(Source document):
[Start of section]

NEWS ROOM
ITD News
USDOT News
Associated Press
News Link


Prospects mixed for states in election-year

By Pamela M. Prah
Stateline.org

Prospects are good that Congress will send more transportation dollars to states this election year in a bid to woo voters back home. But there’s a risk that state coffers will be raided if federal lawmakers change the rules on how Internet services are taxed.

States hope Congress will act on their wish lists in a session abbreviated by breaks for both political conventions this summer and overshadowed by election-year politics.

Fortunately for states, a transportation bill that would give them more federal dollars for highway and transit projects is a top priority for both Republican and Democratic congressional leaders.

The multi-billion-dollar package, which is the blueprint for road construction over the next six years, is packed with projects that U.S. senators and representatives can tout when stumping for reelection. Among the projects are expansion of trucking lanes on Interstate 710 in Long Beach Calif., completion of the North American trade corridor on Interstate 69 that runs from Laredo, Texas, to Montreal, Canada, and easing of traffic in downtown Chicago.

Unfortunately for states, they could end up losing big in a tax debate over Internet and telecommunications services. Lawmakers in the nation’s capital are eyeing legislation (S 150/ H.R. 49) that the Council of State Governments said could cost states between $4 billion and $9 billion in revenue by 2006.

[End of section]

(Information):

[Start of section]

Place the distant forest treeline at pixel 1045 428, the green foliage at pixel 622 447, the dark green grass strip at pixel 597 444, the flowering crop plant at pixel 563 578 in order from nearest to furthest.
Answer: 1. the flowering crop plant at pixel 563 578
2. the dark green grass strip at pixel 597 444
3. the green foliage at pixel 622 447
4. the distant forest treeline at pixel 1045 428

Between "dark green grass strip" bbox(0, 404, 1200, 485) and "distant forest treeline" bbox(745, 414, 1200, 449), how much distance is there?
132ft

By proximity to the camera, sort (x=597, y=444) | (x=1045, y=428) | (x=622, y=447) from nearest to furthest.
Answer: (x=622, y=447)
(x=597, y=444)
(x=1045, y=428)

[End of section]
[Start of section]

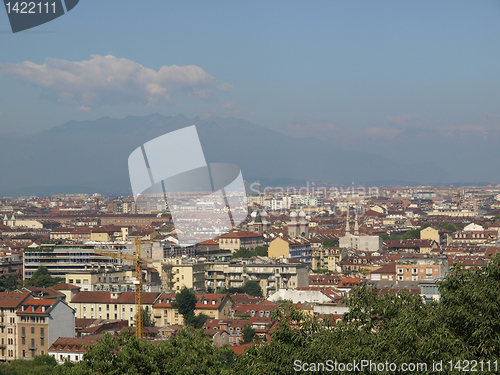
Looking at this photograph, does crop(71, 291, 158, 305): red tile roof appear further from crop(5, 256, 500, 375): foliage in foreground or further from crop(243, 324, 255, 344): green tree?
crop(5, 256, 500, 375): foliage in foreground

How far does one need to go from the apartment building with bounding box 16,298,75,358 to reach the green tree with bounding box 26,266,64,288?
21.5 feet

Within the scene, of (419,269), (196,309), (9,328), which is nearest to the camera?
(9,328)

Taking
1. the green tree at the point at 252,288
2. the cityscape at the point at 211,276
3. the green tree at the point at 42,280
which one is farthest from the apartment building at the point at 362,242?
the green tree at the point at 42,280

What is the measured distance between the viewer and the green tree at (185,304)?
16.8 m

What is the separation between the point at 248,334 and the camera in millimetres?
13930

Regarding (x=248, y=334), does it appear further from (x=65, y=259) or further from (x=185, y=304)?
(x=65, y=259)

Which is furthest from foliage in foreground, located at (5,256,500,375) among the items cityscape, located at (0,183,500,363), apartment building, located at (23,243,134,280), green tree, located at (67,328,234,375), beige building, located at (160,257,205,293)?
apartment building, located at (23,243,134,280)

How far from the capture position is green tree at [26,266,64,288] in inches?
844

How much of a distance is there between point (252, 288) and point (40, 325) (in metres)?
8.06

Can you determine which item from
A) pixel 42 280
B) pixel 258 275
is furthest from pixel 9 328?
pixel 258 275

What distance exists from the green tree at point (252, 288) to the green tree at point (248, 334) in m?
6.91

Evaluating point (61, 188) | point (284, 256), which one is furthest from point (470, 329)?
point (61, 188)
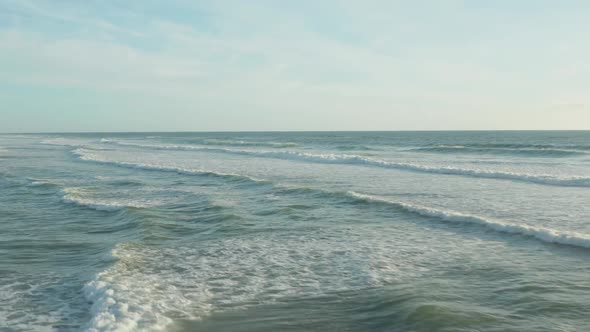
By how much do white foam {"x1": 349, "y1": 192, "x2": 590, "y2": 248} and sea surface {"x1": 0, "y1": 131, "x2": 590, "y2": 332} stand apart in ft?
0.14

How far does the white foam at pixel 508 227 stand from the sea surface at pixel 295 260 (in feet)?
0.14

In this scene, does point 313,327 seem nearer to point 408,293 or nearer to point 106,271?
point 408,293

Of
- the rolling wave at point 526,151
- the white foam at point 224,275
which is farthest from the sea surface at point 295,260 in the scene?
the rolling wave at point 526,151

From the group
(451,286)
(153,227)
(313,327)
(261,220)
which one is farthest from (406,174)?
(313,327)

[End of section]

(Exercise goal):
Write out the passage of the article on states' election-year prospects from "Prospects mixed for" up to and including "Democratic congressional leaders.", word for word. The entries are separate from the article and unrelated to it.

(Answer box):
Prospects mixed for states in election-year

By Pamela M. Prah
Stateline.org

Prospects are good that Congress will send more transportation dollars to states this election year in a bid to woo voters back home. But there’s a risk that state coffers will be raided if federal lawmakers change the rules on how Internet services are taxed.

States hope Congress will act on their wish lists in a session abbreviated by breaks for both political conventions this summer and overshadowed by election-year politics.

Fortunately for states, a transportation bill that would give them more federal dollars for highway and transit projects is a top priority for both Republican and Democratic congressional leaders.